ZD is a young lady who has become a celeb on the vaudeville circuit as a magician. Her tricks are stupid but her looks are dazzling. So dazzling that when she visits her Oxford-don Granpapa, all the undergraduates fall in love. But ZD, who wants to love someone, does not want to love someone who loves her. The undergrads vow to throw themselves into the Thames. Will they follow through?--you'll have to read the book to find out!

In ways the novel is more about an elitist-ly promising young Duke and his inner turmoil, turmoil caused by Zuleika's love and not-love and by being the one who inspires the undergrads to make their vow.

There are elements of caricature and farce, as well as tenderness--but the mixture doesn't quite work. It would have worked better if Beerbohm had gone more over-the-top AND tender, and had not smoothed it all with his prose. He brings in ghosts and cognizant statues and his own narrator self (dispatched from Zeus with omniscient powers), and the end, of course.... I think I'm frustrated only because the novel comes close to being a perfect read but fails. (Fails at perfection, what kind of criticism is that?)

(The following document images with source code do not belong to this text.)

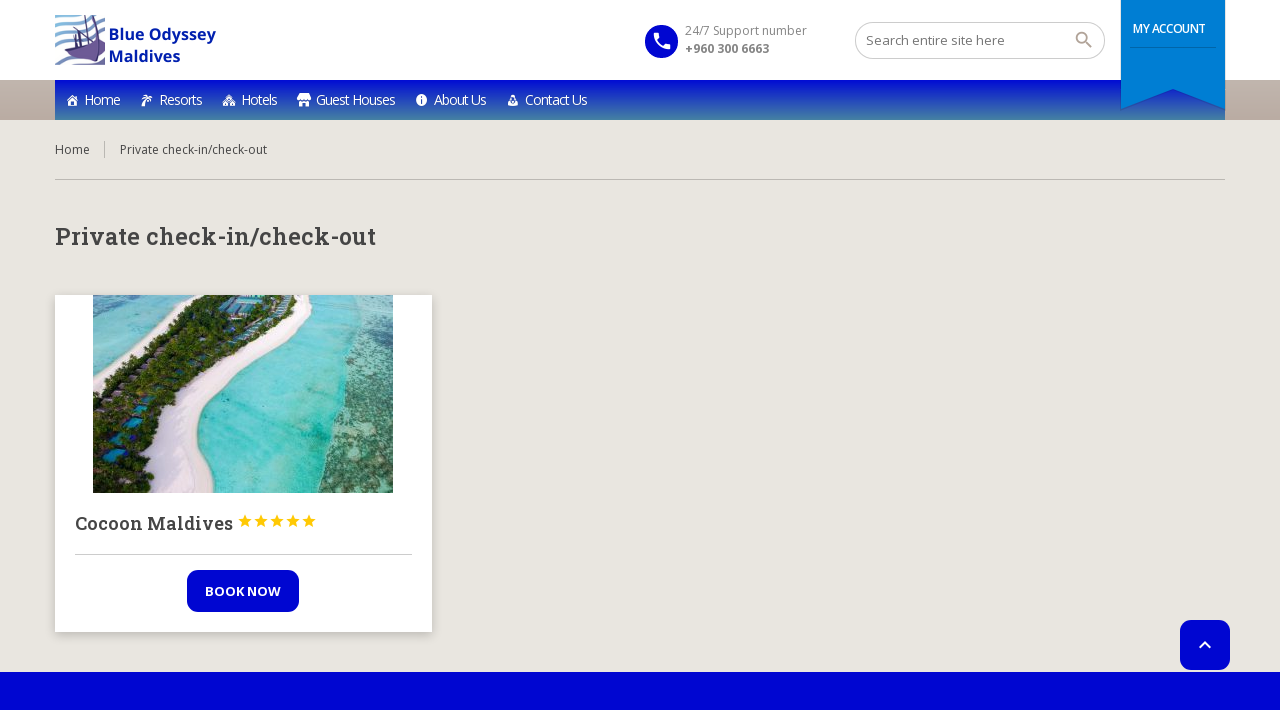

--- FILE ---
content_type: text/css
request_url: https://blueodysseymaldives.com/wp-content/themes/BookYourTravel-Child/style.css?ver=6.7.4
body_size: -272
content:
/*
 Theme Name:     BookYourTravel Child
 Theme URI:      http://themeforest.net/item/book-your-travel-online-booking-wordpress-theme/5632266?ref=themeenergy
 Description:    Book Your Travel Child Theme
 Author:         themeenergy
 Author URI:     http://themeforest.net/user/themeenergy
 Template:       BookYourTravel
 Version:        1.0.0
*/

/* =Theme customization starts here
-------------------------------------------------------------- */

This was Beerbohm's first novel, after making his name as a caricaturist (drawing) and funny essayist. There's actually a nice-and-simple story underneath, and for long stretches it is paced admirably; and the characters, though caricatures, are not at all thin. His novel would have been improved if he had focused more on story-telling and structure.

Be prepared for some untranslated Latin and French, some obscure English, some Oxford nuances and philia, some Ancient World allusions, an unpretty American, a bit of Edward Gorey, youth! youth! youth!, and many well-written paragraphs.